Segundo a diretora do FBSP, é comum a utilização de “instrumentos de menor potencial ofensivo” por policiais para, por exemplo, dissipar multidões, “mas jamais deve ser feito em ambientes fechados ou por períodos prolongados numa pessoa” pois a má utilização pode ocasionar a morte.
Sobre a câmara de gás adaptada ao porta-malas de uma viatura no Sergipe, utilizada no homicídio de Genivaldo pelos policiais da PRF, vale destacar que existe norma regulando uso da força das políciais federais. Segue o fio.

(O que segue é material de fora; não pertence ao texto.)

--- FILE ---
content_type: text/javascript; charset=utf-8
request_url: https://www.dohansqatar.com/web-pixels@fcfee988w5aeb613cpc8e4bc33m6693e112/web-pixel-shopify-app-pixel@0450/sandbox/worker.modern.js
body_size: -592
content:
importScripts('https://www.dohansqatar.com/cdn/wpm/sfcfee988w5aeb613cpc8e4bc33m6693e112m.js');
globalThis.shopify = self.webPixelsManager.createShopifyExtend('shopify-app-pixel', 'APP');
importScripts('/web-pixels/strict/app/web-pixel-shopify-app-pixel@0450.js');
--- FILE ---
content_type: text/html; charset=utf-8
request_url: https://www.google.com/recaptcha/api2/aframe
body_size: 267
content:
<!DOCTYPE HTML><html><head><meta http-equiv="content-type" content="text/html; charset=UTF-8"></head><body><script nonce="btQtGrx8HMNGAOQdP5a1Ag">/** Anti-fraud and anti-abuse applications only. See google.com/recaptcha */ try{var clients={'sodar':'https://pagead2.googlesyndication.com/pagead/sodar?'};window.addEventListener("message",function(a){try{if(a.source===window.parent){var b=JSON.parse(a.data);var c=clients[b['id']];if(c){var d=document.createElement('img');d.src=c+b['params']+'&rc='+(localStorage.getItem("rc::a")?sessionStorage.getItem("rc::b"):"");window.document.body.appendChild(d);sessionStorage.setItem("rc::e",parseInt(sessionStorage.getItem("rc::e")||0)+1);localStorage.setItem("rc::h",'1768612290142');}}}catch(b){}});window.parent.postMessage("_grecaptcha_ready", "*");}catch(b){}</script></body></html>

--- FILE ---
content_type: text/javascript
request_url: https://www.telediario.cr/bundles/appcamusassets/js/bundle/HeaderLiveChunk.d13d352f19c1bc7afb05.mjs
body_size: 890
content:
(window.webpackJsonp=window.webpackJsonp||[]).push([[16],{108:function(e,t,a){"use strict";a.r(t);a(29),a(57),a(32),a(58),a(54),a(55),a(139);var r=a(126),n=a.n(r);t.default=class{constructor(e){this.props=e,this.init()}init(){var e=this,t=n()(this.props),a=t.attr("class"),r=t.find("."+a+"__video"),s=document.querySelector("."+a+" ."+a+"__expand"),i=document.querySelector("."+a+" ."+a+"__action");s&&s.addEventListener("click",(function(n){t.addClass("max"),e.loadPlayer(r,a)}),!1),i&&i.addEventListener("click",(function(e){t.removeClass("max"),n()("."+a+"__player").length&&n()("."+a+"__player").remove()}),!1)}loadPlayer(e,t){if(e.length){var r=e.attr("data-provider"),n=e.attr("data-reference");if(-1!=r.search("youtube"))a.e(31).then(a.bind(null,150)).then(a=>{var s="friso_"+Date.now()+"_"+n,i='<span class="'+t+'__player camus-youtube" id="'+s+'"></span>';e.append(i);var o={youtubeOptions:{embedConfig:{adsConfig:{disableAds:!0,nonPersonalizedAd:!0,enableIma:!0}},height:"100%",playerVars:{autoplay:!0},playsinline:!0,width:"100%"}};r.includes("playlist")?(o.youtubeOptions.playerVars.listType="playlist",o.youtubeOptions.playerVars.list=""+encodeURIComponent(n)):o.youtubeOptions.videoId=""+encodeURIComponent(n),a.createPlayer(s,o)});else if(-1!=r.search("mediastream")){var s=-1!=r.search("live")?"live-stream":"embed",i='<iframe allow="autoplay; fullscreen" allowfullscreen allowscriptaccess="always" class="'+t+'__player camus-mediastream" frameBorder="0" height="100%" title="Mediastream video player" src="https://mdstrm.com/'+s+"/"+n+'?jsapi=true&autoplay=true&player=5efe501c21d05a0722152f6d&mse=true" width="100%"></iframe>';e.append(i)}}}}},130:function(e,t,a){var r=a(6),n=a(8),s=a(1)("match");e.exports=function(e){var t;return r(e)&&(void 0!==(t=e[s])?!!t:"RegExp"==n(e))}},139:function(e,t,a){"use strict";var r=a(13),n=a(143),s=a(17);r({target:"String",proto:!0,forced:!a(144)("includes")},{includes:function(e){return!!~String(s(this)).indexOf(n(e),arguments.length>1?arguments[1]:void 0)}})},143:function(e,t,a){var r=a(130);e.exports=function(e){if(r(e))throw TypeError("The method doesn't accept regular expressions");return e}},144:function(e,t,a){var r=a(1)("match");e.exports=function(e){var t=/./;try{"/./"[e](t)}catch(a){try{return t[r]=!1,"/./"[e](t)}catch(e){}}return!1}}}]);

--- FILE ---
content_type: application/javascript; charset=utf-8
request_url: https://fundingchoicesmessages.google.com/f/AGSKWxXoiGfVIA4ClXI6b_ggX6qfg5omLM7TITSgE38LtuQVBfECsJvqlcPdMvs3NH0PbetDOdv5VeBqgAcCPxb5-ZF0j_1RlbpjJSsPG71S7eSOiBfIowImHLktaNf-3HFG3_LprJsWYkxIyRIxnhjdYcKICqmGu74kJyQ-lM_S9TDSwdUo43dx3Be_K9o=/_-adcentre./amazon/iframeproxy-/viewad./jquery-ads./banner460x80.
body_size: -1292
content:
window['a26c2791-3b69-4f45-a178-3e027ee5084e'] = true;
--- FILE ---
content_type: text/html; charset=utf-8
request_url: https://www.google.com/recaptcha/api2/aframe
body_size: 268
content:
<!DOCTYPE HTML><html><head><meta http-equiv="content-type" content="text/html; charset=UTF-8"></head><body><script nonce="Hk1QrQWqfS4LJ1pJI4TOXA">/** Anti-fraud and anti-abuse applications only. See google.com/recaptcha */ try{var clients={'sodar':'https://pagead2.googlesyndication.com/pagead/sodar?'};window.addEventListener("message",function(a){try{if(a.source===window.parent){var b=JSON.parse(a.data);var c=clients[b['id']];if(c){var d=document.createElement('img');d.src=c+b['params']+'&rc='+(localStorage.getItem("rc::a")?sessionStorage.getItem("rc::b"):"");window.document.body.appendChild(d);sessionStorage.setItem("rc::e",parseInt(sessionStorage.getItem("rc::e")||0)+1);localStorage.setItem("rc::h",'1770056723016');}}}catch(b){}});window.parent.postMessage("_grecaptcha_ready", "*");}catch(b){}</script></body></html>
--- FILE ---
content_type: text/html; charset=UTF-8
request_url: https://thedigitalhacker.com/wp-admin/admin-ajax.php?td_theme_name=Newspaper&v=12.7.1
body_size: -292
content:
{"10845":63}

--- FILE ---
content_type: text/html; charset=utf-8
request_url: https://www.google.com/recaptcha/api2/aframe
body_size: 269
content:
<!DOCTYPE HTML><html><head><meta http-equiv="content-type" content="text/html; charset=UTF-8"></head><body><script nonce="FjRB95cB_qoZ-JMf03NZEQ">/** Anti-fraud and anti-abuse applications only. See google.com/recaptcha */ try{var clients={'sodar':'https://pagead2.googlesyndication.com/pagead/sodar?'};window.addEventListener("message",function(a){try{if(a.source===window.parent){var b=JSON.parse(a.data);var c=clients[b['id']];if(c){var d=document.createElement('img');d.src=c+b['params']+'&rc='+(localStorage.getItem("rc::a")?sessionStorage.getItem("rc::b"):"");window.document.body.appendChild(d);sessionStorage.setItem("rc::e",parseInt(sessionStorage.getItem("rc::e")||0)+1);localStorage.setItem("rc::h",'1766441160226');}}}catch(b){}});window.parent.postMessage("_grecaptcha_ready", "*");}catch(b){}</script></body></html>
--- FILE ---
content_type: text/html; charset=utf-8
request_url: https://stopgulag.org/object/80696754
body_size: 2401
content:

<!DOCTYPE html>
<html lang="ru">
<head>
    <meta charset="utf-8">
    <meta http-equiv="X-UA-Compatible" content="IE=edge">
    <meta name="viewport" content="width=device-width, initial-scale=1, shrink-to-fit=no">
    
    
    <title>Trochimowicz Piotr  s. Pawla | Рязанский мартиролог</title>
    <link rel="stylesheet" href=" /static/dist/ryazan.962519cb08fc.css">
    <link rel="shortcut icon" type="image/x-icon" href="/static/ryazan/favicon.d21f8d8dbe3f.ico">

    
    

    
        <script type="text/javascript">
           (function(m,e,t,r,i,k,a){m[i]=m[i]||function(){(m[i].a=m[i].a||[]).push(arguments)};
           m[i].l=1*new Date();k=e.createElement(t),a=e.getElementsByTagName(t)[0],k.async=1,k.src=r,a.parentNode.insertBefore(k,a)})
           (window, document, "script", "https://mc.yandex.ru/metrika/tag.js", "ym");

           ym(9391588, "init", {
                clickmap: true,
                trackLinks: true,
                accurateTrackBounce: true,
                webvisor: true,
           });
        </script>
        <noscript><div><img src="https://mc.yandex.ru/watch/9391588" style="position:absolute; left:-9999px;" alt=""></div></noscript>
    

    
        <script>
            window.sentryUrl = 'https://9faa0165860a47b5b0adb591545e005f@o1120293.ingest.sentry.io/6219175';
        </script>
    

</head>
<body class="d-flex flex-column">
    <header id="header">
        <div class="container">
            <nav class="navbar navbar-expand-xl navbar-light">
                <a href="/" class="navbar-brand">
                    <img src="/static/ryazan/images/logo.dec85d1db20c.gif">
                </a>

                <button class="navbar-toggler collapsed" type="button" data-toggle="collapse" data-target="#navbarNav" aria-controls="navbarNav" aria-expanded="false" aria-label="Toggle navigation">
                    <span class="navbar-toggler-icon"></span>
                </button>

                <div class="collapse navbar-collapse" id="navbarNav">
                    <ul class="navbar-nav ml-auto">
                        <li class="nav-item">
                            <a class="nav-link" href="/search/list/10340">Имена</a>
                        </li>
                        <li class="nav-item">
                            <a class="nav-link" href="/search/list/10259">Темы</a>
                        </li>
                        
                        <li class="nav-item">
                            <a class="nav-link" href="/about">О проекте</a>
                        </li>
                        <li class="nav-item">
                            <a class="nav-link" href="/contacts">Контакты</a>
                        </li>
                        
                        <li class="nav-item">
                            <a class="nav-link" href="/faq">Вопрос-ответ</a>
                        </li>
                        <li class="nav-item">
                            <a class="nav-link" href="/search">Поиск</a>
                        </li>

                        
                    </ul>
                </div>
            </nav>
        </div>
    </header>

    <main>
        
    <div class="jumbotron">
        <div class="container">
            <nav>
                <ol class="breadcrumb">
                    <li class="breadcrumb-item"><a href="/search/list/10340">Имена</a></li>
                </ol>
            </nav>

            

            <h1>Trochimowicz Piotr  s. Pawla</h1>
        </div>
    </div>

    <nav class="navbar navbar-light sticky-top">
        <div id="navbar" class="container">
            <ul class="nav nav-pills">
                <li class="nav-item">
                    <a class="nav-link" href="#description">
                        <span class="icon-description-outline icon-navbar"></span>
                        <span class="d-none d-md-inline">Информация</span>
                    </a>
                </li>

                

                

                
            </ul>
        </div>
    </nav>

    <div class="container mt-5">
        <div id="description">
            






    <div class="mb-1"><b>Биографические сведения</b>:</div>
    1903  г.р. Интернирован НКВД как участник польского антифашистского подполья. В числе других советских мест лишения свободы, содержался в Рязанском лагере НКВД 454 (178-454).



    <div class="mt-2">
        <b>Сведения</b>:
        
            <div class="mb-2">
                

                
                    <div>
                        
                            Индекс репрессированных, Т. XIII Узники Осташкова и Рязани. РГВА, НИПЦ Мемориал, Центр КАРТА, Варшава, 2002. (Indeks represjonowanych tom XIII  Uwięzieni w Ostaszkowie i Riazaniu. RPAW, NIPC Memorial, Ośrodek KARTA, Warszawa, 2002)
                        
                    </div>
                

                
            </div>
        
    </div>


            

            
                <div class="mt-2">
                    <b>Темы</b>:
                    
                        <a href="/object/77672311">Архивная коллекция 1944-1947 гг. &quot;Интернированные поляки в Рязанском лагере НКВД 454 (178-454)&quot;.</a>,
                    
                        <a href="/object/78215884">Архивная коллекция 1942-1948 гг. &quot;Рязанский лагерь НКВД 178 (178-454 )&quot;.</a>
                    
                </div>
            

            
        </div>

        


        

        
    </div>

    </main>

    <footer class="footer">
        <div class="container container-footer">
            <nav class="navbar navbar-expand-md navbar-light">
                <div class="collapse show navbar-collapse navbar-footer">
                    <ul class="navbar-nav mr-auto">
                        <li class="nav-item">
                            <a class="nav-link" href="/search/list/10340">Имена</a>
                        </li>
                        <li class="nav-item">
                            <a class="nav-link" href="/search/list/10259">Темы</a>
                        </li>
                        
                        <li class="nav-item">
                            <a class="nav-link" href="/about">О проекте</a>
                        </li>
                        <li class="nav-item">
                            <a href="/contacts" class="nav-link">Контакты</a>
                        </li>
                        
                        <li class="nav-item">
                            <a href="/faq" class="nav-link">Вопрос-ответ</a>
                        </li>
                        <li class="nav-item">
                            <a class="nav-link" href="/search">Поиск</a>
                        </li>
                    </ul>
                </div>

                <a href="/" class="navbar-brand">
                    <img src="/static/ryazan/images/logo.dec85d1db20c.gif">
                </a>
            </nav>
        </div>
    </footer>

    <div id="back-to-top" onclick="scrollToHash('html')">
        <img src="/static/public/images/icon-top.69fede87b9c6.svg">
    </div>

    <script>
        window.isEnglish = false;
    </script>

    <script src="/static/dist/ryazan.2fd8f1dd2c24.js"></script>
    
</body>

— Samira Bueno (@sabueno85) May 26, 2022
Formação
Ainda sobre o despreparo dos agentes da PRF, Samira Bueno aponta que, nos últimos anos, a matriz curricular de formação dos policiais rodoviários sofreu graves alterações. A disciplina “Direitos Humanos e Integridade”, por exemplo, foi extinta neste ano do currículo de 476 horas-aula, sendo 90 de ensino à distância e 386 de formação presencial.
No mesmo sentido, a disciplina “Uso Diferenciado da Força”, que trata, entre diversos temas, sobre situações de contaminação por gás lacrimogêneo, foi reduzida para quatro horas-aula presenciais e oito horas no ensino à distância.
PRF
No boletim de ocorrência, os três policiais envolvidos na morte de Genivaldo relataram ter empregado “espargidor de pimenta e gás lacrimogênio” após a vítima ter apresentado resistência. Segundo eles, as “tecnologias de menor potencial ofensivo” eram as “únicas disponíveis no momento”.
De acordo com a Secretaria de Segurança Pública de Sergipe, o laudo do Instituto Médico Legal (IML) apontou que Genivaldo sofreu insuficiência respiratória aguda provocada por asfixia mecânica. Segundo o IML, a asfixia mecânica ocorre por obstrução de ar dos pulmões causada por agente externo.
Em nota publicada na última quinta-feira (26), a PRF disse estar “comprometida com a apuração inequívoca das circunstâncias relativas à ocorrência no estado de Sergipe, colaborando com as autoridades responsáveis pela investigação”.
A corporação também informou que “instaurou o processo disciplinar para elucidar os fatos” e que “os agentes envolvidos foram afastados das atividades de policiamento”. No entanto, até o momento, não detalhou que outras possíveis medidas serão tomadas em relação aos agentes afastados.